With homes in Santa Monica and Fresno, Wills opened his own nightclub, “Wills Point” in Sacramento, and was heard in that city over KFBK. The Playboys also recorded over 400 songs for syndication on KGO (General Electric Oakland.) These recordings 1946-47 were believed lost until they weren’t anymore, and are now available on boxed sets released in 2014 and 2021.
After two monster hits in 1950, “Faded Love” and “Ida Red Likes the Boogie,” the fever pitch of it all began to fade. By mid-decade, with Elvis and the hybrid which Wills helped create, namely rock and roll, the change was obvious. And, as the heyday sank slowly in the West, so eventually did the bandleader’s health. Wills suffered his first heart attack in 1962 and another the following year that forced the first breakup of the band.
In 1968 Wills was inducted into the Country Music Hall of Fame. Texas honored him with a special day on May 30, 1969. The very next day he was paralyzed by a severe stroke and confined to a wheelchair.
In 1973, Wills picked a roster of Playboy all-stars, and with superstar Merle Haggard, mapped out plans for a multi-disc package called For the First Time. Wills was well enough to participate in some Texas Playboy reunions. On the first day of the first recording session with Haggard, Dec 3, 1973, Wills had another stroke and never regained consciousness. The album was recorded as scheduled, and sold well.

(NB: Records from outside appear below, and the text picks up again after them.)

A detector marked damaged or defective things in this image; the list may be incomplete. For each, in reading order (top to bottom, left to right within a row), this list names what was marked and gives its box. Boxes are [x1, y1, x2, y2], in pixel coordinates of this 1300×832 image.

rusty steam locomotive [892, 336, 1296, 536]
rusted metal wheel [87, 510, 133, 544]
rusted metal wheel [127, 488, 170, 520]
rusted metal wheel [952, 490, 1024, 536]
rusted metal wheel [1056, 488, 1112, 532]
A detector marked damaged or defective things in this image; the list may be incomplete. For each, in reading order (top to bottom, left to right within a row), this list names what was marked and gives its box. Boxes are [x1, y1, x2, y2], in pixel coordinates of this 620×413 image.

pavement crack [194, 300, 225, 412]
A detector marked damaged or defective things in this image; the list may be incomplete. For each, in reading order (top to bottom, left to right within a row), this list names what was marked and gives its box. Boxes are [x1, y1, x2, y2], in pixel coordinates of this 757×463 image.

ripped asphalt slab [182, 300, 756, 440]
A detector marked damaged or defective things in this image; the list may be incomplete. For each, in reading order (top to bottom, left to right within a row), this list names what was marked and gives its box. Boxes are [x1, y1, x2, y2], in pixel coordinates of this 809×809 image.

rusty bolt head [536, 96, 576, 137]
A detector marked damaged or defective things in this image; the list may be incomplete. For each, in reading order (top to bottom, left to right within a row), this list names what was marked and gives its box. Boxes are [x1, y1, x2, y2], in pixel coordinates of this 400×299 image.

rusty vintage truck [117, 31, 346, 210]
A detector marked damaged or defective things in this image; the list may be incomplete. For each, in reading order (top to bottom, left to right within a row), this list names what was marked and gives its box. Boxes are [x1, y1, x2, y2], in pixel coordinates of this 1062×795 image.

Seventeen months later, on May 13, 1975, Wills died of pneumonia in a Fort Worth rest home. The Playboys reformed under Leon McAuliffe and Leon Rausch, and in 1977 were named the Country Music Association’s instrumental group of the year. Bob Wills and the Texas Playboys were inducted under the category “Early Influence” into the Rock and Roll Hall of Fame in 1999. He was posthumously awarded the Grammy Lifetime Achievement Award in 2007.
Today Bob Wills has transcended into legend. Revivals are as common as Texas fleas. Cool before country was cool, Wills brought powerful change and undeniable class and vigor to a music that had once been referred to as hillbilly. Western swing was the word, Bob Wills was the prophet. And it was very good.
Bob Wills is still the king.
Pappy stayed in Texas where he organized his own band and eventually got elected the longhorn governor, then senator. Charles Durning plays a factionalized version of O’Daniel in O Brother, Where Art Thou (2000).